When inspecting the Intel ME code, the researchers found a field labeled “High Assurance Platform (HAP) enable,” which is a reference to “a multi-year NSA program with the vision to define a framework for the development of the ‘next generation’ of secure computing platforms,” according to the Trusted Computing Group.

The researchers said this was essentially an Intel kill switch for the Management Engine because once that feature was enabled, “quick checks showed that ME did not respond to commands or react to requests from the operating system.” And, because the HAP feature disabled Intel ME at such an early stage of system boot, it won’t cause the ME to crash. However, the researchers couldn’t find a way to disable the Intel kill switch.

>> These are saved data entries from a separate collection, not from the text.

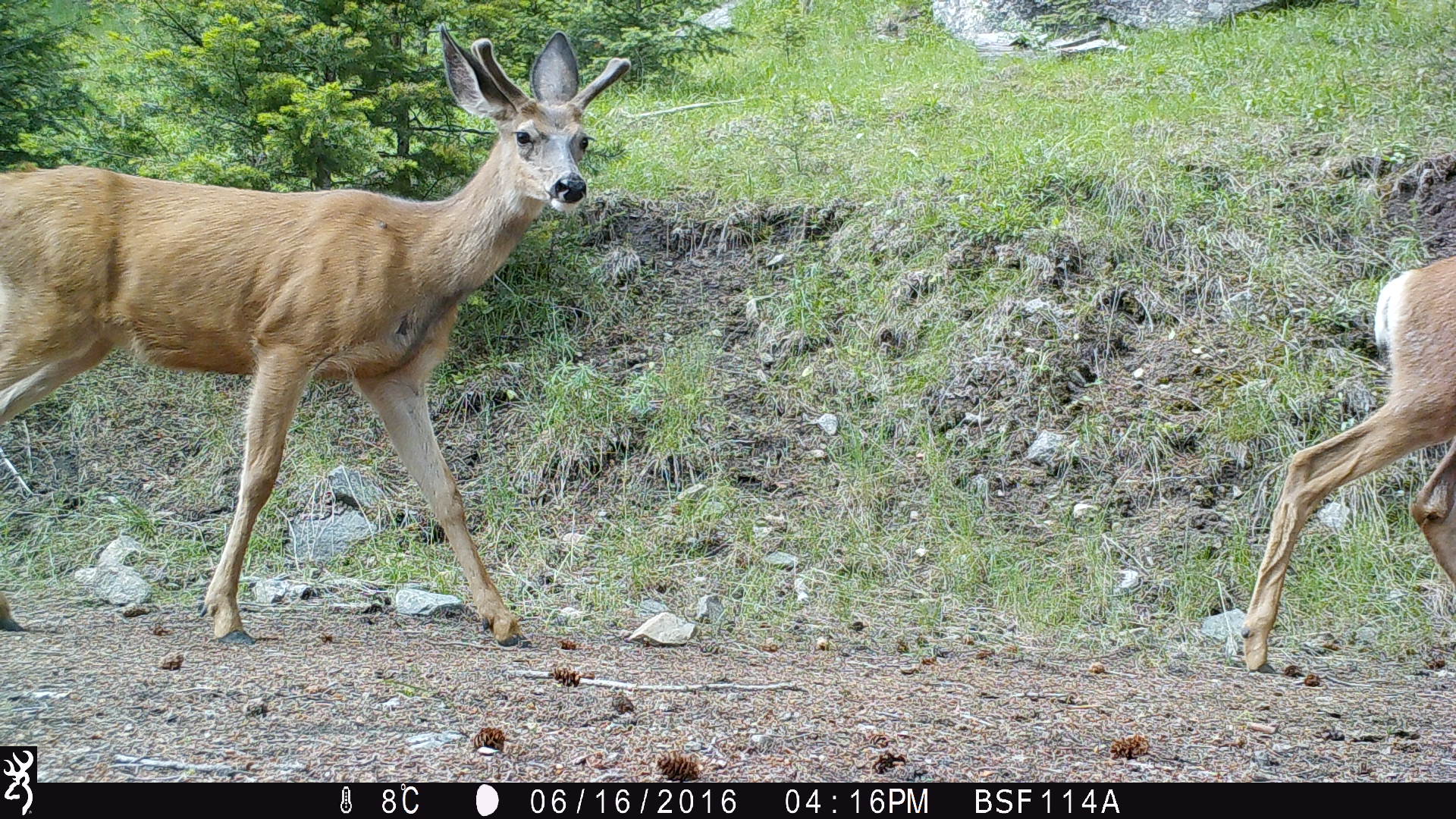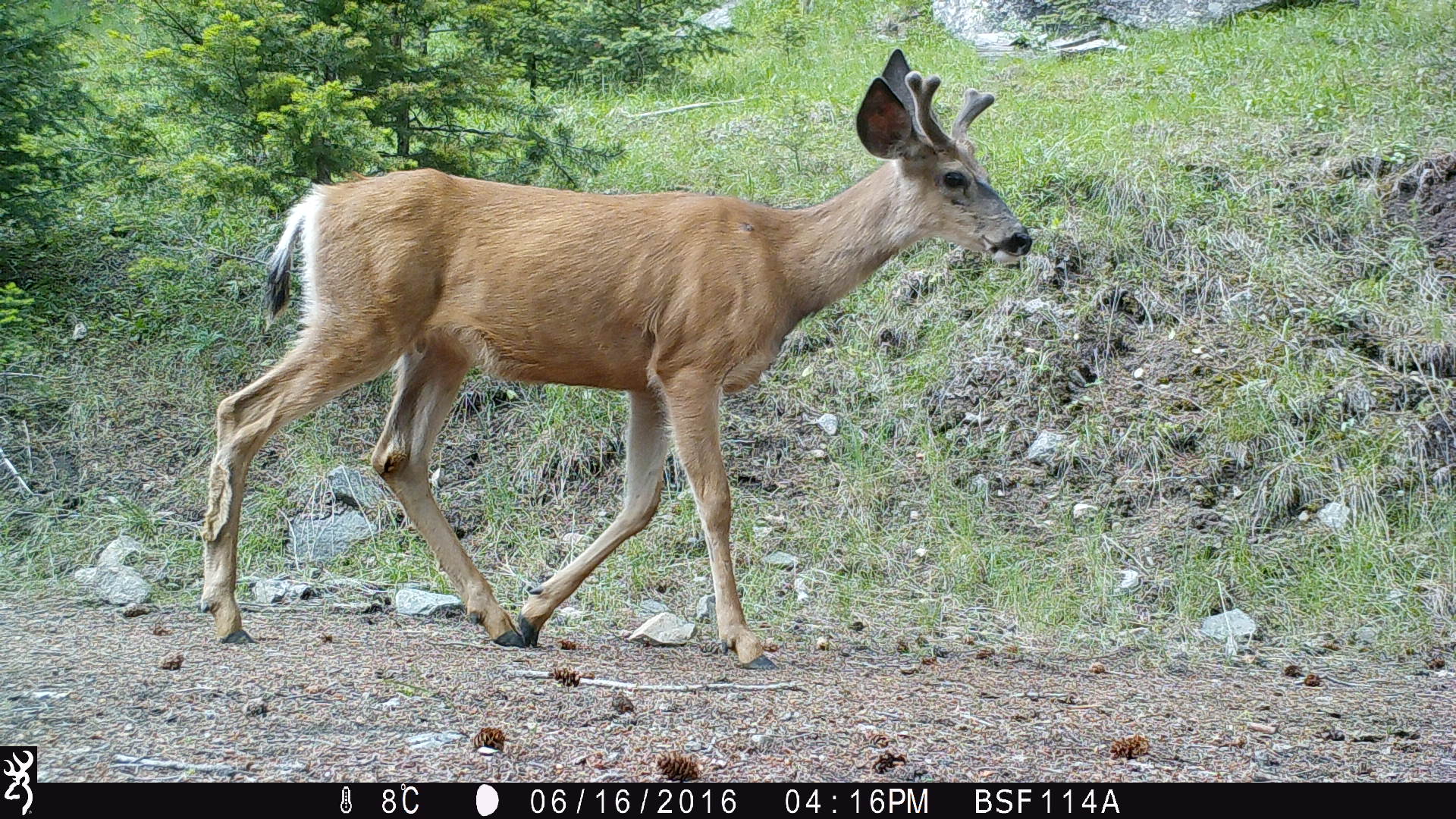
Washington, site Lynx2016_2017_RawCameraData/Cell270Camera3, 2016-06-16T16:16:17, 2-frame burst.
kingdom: Animalia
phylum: Chordata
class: Mammalia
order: Artiodactyla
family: Cervidae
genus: Odocoileus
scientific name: Odocoileus hemionus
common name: mule deer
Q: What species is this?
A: Odocoileus hemionus (mule deer).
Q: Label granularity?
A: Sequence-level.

Intel did not respond to SearchSecurity’s requests for comment on this story, but a company representative did confirm the Intel kill switch was introduced under request by the U.S. government and the HAP program, but noted the “modifications underwent a limited validation cycle and are not an officially supported configuration.”

Reactions to the Intel kill switch

Bailey said any customer big enough could make a vendor consider implementing a feature like the kill switch, “no matter if they are commercial or federal.”

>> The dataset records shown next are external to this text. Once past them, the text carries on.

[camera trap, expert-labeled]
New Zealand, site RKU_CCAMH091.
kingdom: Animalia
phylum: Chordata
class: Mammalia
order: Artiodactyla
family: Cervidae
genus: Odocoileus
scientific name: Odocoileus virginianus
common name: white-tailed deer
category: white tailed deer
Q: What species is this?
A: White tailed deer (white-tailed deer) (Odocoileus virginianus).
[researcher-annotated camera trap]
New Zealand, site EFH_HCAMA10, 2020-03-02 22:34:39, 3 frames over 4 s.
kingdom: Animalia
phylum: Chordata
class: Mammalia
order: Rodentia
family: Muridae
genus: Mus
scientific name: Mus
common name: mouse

“If I were using these in a highly classified area or even a secure data center, I would demand these features be turned just like we disable external port like USB,” Bailey said. “It’s just another lock on the system as companies and organizations secure their data and information.”

Satya Gupta, co-founder and CTO at application security vendor Virsec, said the Intel kill switch “at the chip level may sound nefarious, it’s almost inevitable for any technology to have a reboot function if all else fails.”

“Technology backdoors are always problematic and a very slippery slope. We’ve seen this with the encryption debate — if there’s a backdoor, it will almost inevitably get in the wrong hands and become a huge liability,” Gupta told SearchSecurity. “And if the U.S. has a backdoor, should this be shared with allies? Will China demand their own backdoors to allow access to their markets?”

Philip Lieberman, president of Lieberman Software Corp., said the design of the processor “may have flaws that can be exploited by high capability attack teams, but it is doubtful that backdoors have been implemented by design.” 

“The management engine has been a work in process that deserves criticism for its lack of transparency and it has not exhibited consistent quality. I attribute lack of security and potential kill switches to poor engineering quality by Intel rather than collaboration with intelligence agencies,” Lieberman told SearchSecurity via email. “In reality, government agencies may very well be helping Intel close security holes they have inserted by mistake (the U.S. government agencies might not be evil or conniving as some might believe).